Just then, with an oath, the figure rose and faced the storm, striding again up the slope, as if determined to carry the war into the camp of the enemy.

A low growl came rumbling from the hills, as the wind god rushed along, encouraging his legions, threatening, coaxing, pleading, commanding them to fight, and so to overcome this figure who now boldly faced his great army.

The advance guard of the storm broke upon him in wild desperation, rushing and thundering, howling and yelling, sputtering and hissing, spitting and hitting at him, and then the main body struck him full in the face, all the bulk and the force of it hurled upon him with terrible impetuous abandon, and Robert's foot striking a tuft at the moment, he went down, down into a bog-pool among the slush and moss, and decaying heather-roots, down before the mad rush of the wind-god's army, who roared and shouted in glee, with a voice that shook the hills and called upon the elements to laugh and rejoice.

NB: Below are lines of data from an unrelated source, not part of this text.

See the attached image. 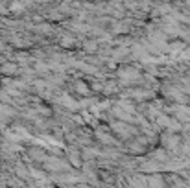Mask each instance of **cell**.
I'll return each mask as SVG.
<instances>
[{"label": "cell", "mask_w": 190, "mask_h": 188, "mask_svg": "<svg viewBox=\"0 0 190 188\" xmlns=\"http://www.w3.org/2000/svg\"><path fill=\"white\" fill-rule=\"evenodd\" d=\"M2 72H4V74H15V72H17V65H11V63L4 65V66H2Z\"/></svg>", "instance_id": "obj_1"}, {"label": "cell", "mask_w": 190, "mask_h": 188, "mask_svg": "<svg viewBox=\"0 0 190 188\" xmlns=\"http://www.w3.org/2000/svg\"><path fill=\"white\" fill-rule=\"evenodd\" d=\"M37 2H46V0H37Z\"/></svg>", "instance_id": "obj_3"}, {"label": "cell", "mask_w": 190, "mask_h": 188, "mask_svg": "<svg viewBox=\"0 0 190 188\" xmlns=\"http://www.w3.org/2000/svg\"><path fill=\"white\" fill-rule=\"evenodd\" d=\"M11 11H15V13H20L22 9H24V4L22 2H15V4H11V8H9Z\"/></svg>", "instance_id": "obj_2"}]
</instances>
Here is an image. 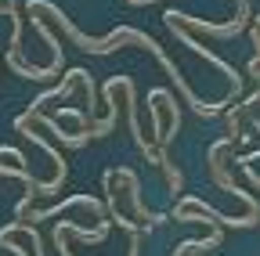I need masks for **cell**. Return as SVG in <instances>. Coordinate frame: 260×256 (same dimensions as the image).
Returning <instances> with one entry per match:
<instances>
[{"label":"cell","instance_id":"1","mask_svg":"<svg viewBox=\"0 0 260 256\" xmlns=\"http://www.w3.org/2000/svg\"><path fill=\"white\" fill-rule=\"evenodd\" d=\"M25 11L29 15H40V18H54L58 22V29L65 36H69L80 51H87V54H112V51H119V47H141V51H148L155 61H159V69L167 72L170 80H174V87H181V94H184V101L195 108V116H203V119H213V116H220L228 105H232V98H224V101H217V105H203L199 98H195V90L188 87V80L181 76V69L174 65V58L162 51L152 36H145L141 29H134V25H119V29H112L109 36H102V40H94V36H87V33H80V29L73 25V18L65 15L61 8H54L51 0H29L25 4Z\"/></svg>","mask_w":260,"mask_h":256},{"label":"cell","instance_id":"2","mask_svg":"<svg viewBox=\"0 0 260 256\" xmlns=\"http://www.w3.org/2000/svg\"><path fill=\"white\" fill-rule=\"evenodd\" d=\"M232 155H235V141H232V137H217V141L210 144V155H206L210 180H213L220 191L235 195V199L246 206V213H242V216H249V220L256 224V220H260V202L249 195L246 188H239V180H232V173H228V166H232Z\"/></svg>","mask_w":260,"mask_h":256},{"label":"cell","instance_id":"3","mask_svg":"<svg viewBox=\"0 0 260 256\" xmlns=\"http://www.w3.org/2000/svg\"><path fill=\"white\" fill-rule=\"evenodd\" d=\"M148 116H152V148L159 152V159H167V144L181 130V105L174 101L170 90L152 87L148 90Z\"/></svg>","mask_w":260,"mask_h":256},{"label":"cell","instance_id":"4","mask_svg":"<svg viewBox=\"0 0 260 256\" xmlns=\"http://www.w3.org/2000/svg\"><path fill=\"white\" fill-rule=\"evenodd\" d=\"M15 130H18V134H25V137H29L32 144H37V148L51 159V163H54V177H51V180H37L32 195H54V191L65 184V159H61V152H58L54 144H47V137L40 134V126L32 123V116H29V112H22V116L15 119Z\"/></svg>","mask_w":260,"mask_h":256},{"label":"cell","instance_id":"5","mask_svg":"<svg viewBox=\"0 0 260 256\" xmlns=\"http://www.w3.org/2000/svg\"><path fill=\"white\" fill-rule=\"evenodd\" d=\"M260 112V87L253 94H246V98L239 105H228L224 116H228V137H232L235 144H249V119Z\"/></svg>","mask_w":260,"mask_h":256},{"label":"cell","instance_id":"6","mask_svg":"<svg viewBox=\"0 0 260 256\" xmlns=\"http://www.w3.org/2000/svg\"><path fill=\"white\" fill-rule=\"evenodd\" d=\"M80 76H83V69H69L51 90H44V94H37V98L29 101V112H44V105H51V101H58V98H69L73 94V87H80Z\"/></svg>","mask_w":260,"mask_h":256},{"label":"cell","instance_id":"7","mask_svg":"<svg viewBox=\"0 0 260 256\" xmlns=\"http://www.w3.org/2000/svg\"><path fill=\"white\" fill-rule=\"evenodd\" d=\"M220 228H213L206 238H188V242H181L177 249H174V256H195V252H213V249H220Z\"/></svg>","mask_w":260,"mask_h":256},{"label":"cell","instance_id":"8","mask_svg":"<svg viewBox=\"0 0 260 256\" xmlns=\"http://www.w3.org/2000/svg\"><path fill=\"white\" fill-rule=\"evenodd\" d=\"M235 166H242L246 177H249V184L260 188V152H246L242 159H235Z\"/></svg>","mask_w":260,"mask_h":256},{"label":"cell","instance_id":"9","mask_svg":"<svg viewBox=\"0 0 260 256\" xmlns=\"http://www.w3.org/2000/svg\"><path fill=\"white\" fill-rule=\"evenodd\" d=\"M0 245H4V249H8L11 256H29V252H25V249H22V245H18L15 238H0Z\"/></svg>","mask_w":260,"mask_h":256},{"label":"cell","instance_id":"10","mask_svg":"<svg viewBox=\"0 0 260 256\" xmlns=\"http://www.w3.org/2000/svg\"><path fill=\"white\" fill-rule=\"evenodd\" d=\"M253 130H256V134H260V112H256V116H253Z\"/></svg>","mask_w":260,"mask_h":256}]
</instances>
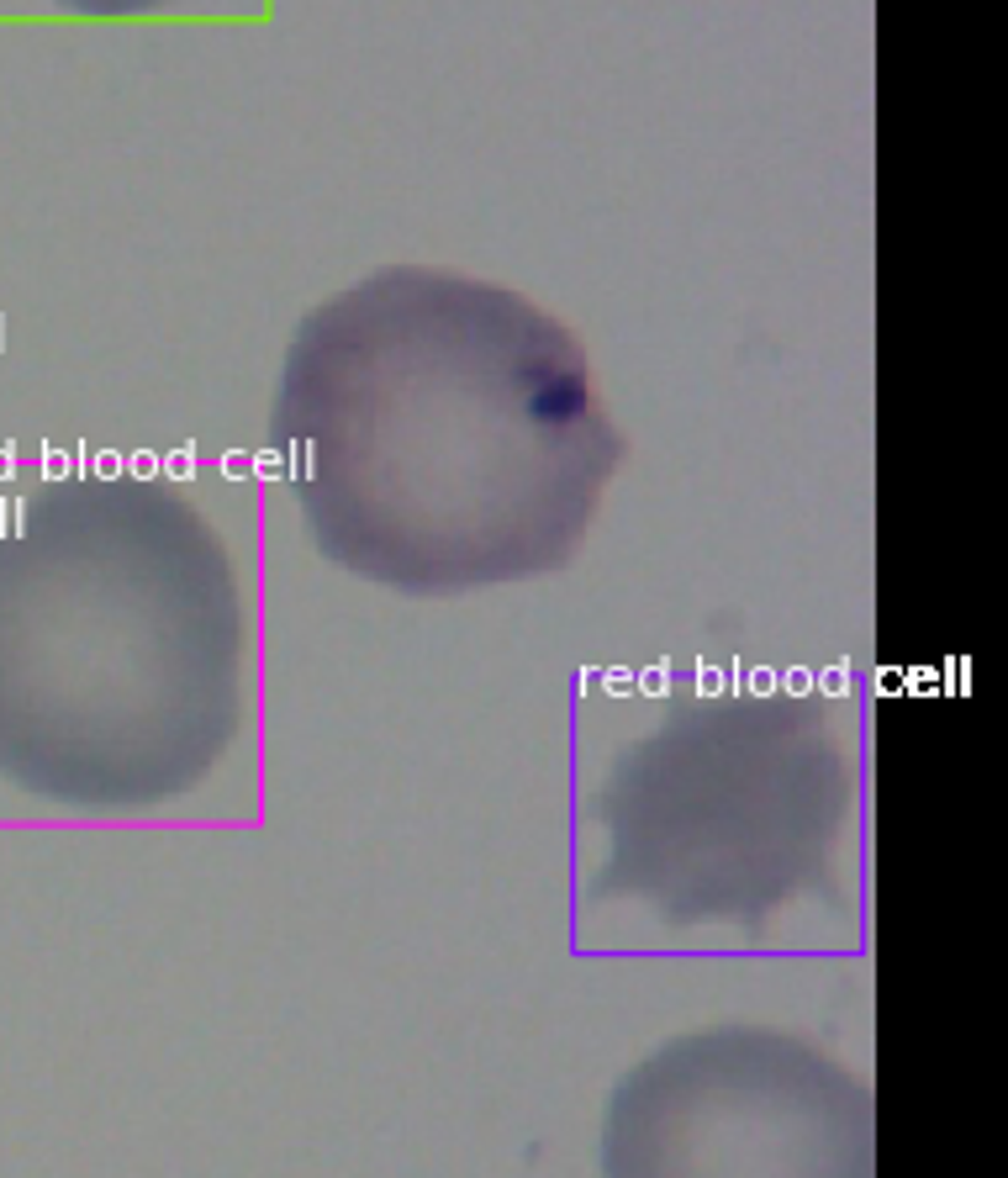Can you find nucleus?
I'll list each match as a JSON object with an SVG mask.
<instances>
[{"label":"nucleus","instance_id":"1","mask_svg":"<svg viewBox=\"0 0 1008 1178\" xmlns=\"http://www.w3.org/2000/svg\"><path fill=\"white\" fill-rule=\"evenodd\" d=\"M275 433L312 544L407 597L565 566L623 455L570 328L523 296L412 291V275L301 323Z\"/></svg>","mask_w":1008,"mask_h":1178},{"label":"nucleus","instance_id":"4","mask_svg":"<svg viewBox=\"0 0 1008 1178\" xmlns=\"http://www.w3.org/2000/svg\"><path fill=\"white\" fill-rule=\"evenodd\" d=\"M602 1178H877L871 1089L797 1031H681L608 1089Z\"/></svg>","mask_w":1008,"mask_h":1178},{"label":"nucleus","instance_id":"2","mask_svg":"<svg viewBox=\"0 0 1008 1178\" xmlns=\"http://www.w3.org/2000/svg\"><path fill=\"white\" fill-rule=\"evenodd\" d=\"M238 566L196 502L74 475L0 524V777L74 814L196 793L243 724Z\"/></svg>","mask_w":1008,"mask_h":1178},{"label":"nucleus","instance_id":"3","mask_svg":"<svg viewBox=\"0 0 1008 1178\" xmlns=\"http://www.w3.org/2000/svg\"><path fill=\"white\" fill-rule=\"evenodd\" d=\"M850 771L819 713L786 698L692 703L628 745L592 798V904L666 930L766 925L835 888Z\"/></svg>","mask_w":1008,"mask_h":1178}]
</instances>
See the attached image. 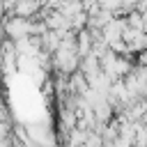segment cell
I'll return each instance as SVG.
<instances>
[{
    "instance_id": "6da1fadb",
    "label": "cell",
    "mask_w": 147,
    "mask_h": 147,
    "mask_svg": "<svg viewBox=\"0 0 147 147\" xmlns=\"http://www.w3.org/2000/svg\"><path fill=\"white\" fill-rule=\"evenodd\" d=\"M39 7H41L39 0H16L14 16H18V18H32V16H37Z\"/></svg>"
}]
</instances>
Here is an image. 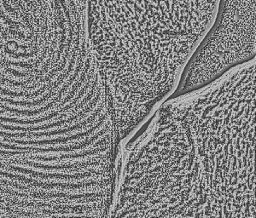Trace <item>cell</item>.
<instances>
[{
    "instance_id": "cell-3",
    "label": "cell",
    "mask_w": 256,
    "mask_h": 218,
    "mask_svg": "<svg viewBox=\"0 0 256 218\" xmlns=\"http://www.w3.org/2000/svg\"><path fill=\"white\" fill-rule=\"evenodd\" d=\"M218 11L174 94L197 89L255 57V0H219Z\"/></svg>"
},
{
    "instance_id": "cell-2",
    "label": "cell",
    "mask_w": 256,
    "mask_h": 218,
    "mask_svg": "<svg viewBox=\"0 0 256 218\" xmlns=\"http://www.w3.org/2000/svg\"><path fill=\"white\" fill-rule=\"evenodd\" d=\"M137 137L119 141L108 217H210L186 125L166 102Z\"/></svg>"
},
{
    "instance_id": "cell-1",
    "label": "cell",
    "mask_w": 256,
    "mask_h": 218,
    "mask_svg": "<svg viewBox=\"0 0 256 218\" xmlns=\"http://www.w3.org/2000/svg\"><path fill=\"white\" fill-rule=\"evenodd\" d=\"M255 57L166 102L189 130L211 217L255 218Z\"/></svg>"
}]
</instances>
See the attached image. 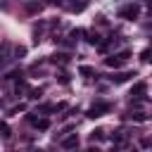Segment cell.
Masks as SVG:
<instances>
[{"instance_id": "1", "label": "cell", "mask_w": 152, "mask_h": 152, "mask_svg": "<svg viewBox=\"0 0 152 152\" xmlns=\"http://www.w3.org/2000/svg\"><path fill=\"white\" fill-rule=\"evenodd\" d=\"M102 112H109V104H107V102H97V104H93L90 112H88V116L95 119V116H102Z\"/></svg>"}, {"instance_id": "2", "label": "cell", "mask_w": 152, "mask_h": 152, "mask_svg": "<svg viewBox=\"0 0 152 152\" xmlns=\"http://www.w3.org/2000/svg\"><path fill=\"white\" fill-rule=\"evenodd\" d=\"M119 14H121L124 19H135V17H138V5H128V7H124Z\"/></svg>"}, {"instance_id": "3", "label": "cell", "mask_w": 152, "mask_h": 152, "mask_svg": "<svg viewBox=\"0 0 152 152\" xmlns=\"http://www.w3.org/2000/svg\"><path fill=\"white\" fill-rule=\"evenodd\" d=\"M76 145H78V138H76V135H69V138L62 140V147H66V150H74Z\"/></svg>"}, {"instance_id": "4", "label": "cell", "mask_w": 152, "mask_h": 152, "mask_svg": "<svg viewBox=\"0 0 152 152\" xmlns=\"http://www.w3.org/2000/svg\"><path fill=\"white\" fill-rule=\"evenodd\" d=\"M131 76H135V74H131V71H124V74H116V76H112V81H114V83H124V81H128Z\"/></svg>"}, {"instance_id": "5", "label": "cell", "mask_w": 152, "mask_h": 152, "mask_svg": "<svg viewBox=\"0 0 152 152\" xmlns=\"http://www.w3.org/2000/svg\"><path fill=\"white\" fill-rule=\"evenodd\" d=\"M131 119H133V121H140V124H142V121H147V114H145V112H135V114H131Z\"/></svg>"}, {"instance_id": "6", "label": "cell", "mask_w": 152, "mask_h": 152, "mask_svg": "<svg viewBox=\"0 0 152 152\" xmlns=\"http://www.w3.org/2000/svg\"><path fill=\"white\" fill-rule=\"evenodd\" d=\"M33 124H36L40 131H48V126H50V121H48V119H40V121H36V119H33Z\"/></svg>"}, {"instance_id": "7", "label": "cell", "mask_w": 152, "mask_h": 152, "mask_svg": "<svg viewBox=\"0 0 152 152\" xmlns=\"http://www.w3.org/2000/svg\"><path fill=\"white\" fill-rule=\"evenodd\" d=\"M88 43L97 45V43H100V36H97V33H90V36H88Z\"/></svg>"}, {"instance_id": "8", "label": "cell", "mask_w": 152, "mask_h": 152, "mask_svg": "<svg viewBox=\"0 0 152 152\" xmlns=\"http://www.w3.org/2000/svg\"><path fill=\"white\" fill-rule=\"evenodd\" d=\"M107 64H109V66H119V64H121V57H116V59H114V57H109V59H107Z\"/></svg>"}, {"instance_id": "9", "label": "cell", "mask_w": 152, "mask_h": 152, "mask_svg": "<svg viewBox=\"0 0 152 152\" xmlns=\"http://www.w3.org/2000/svg\"><path fill=\"white\" fill-rule=\"evenodd\" d=\"M133 93H135V95H140V93H145V83H138V86H135V90H133Z\"/></svg>"}, {"instance_id": "10", "label": "cell", "mask_w": 152, "mask_h": 152, "mask_svg": "<svg viewBox=\"0 0 152 152\" xmlns=\"http://www.w3.org/2000/svg\"><path fill=\"white\" fill-rule=\"evenodd\" d=\"M81 74H83V76H90L93 69H90V66H81Z\"/></svg>"}, {"instance_id": "11", "label": "cell", "mask_w": 152, "mask_h": 152, "mask_svg": "<svg viewBox=\"0 0 152 152\" xmlns=\"http://www.w3.org/2000/svg\"><path fill=\"white\" fill-rule=\"evenodd\" d=\"M90 138H93V140H100V138H102V131H95V133H93Z\"/></svg>"}]
</instances>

And the widowed partridge out upon the moor, creeping closer to the lee side of his tuft of moss, cried out in his pain, not because of the fury of the blast, but because of the heart that was breaking under the little shivering body for the dead mate, who had meant so much of life and happiness to him--cried with an ache in every cry, and the heart of the man responded in his great, overpowering grief.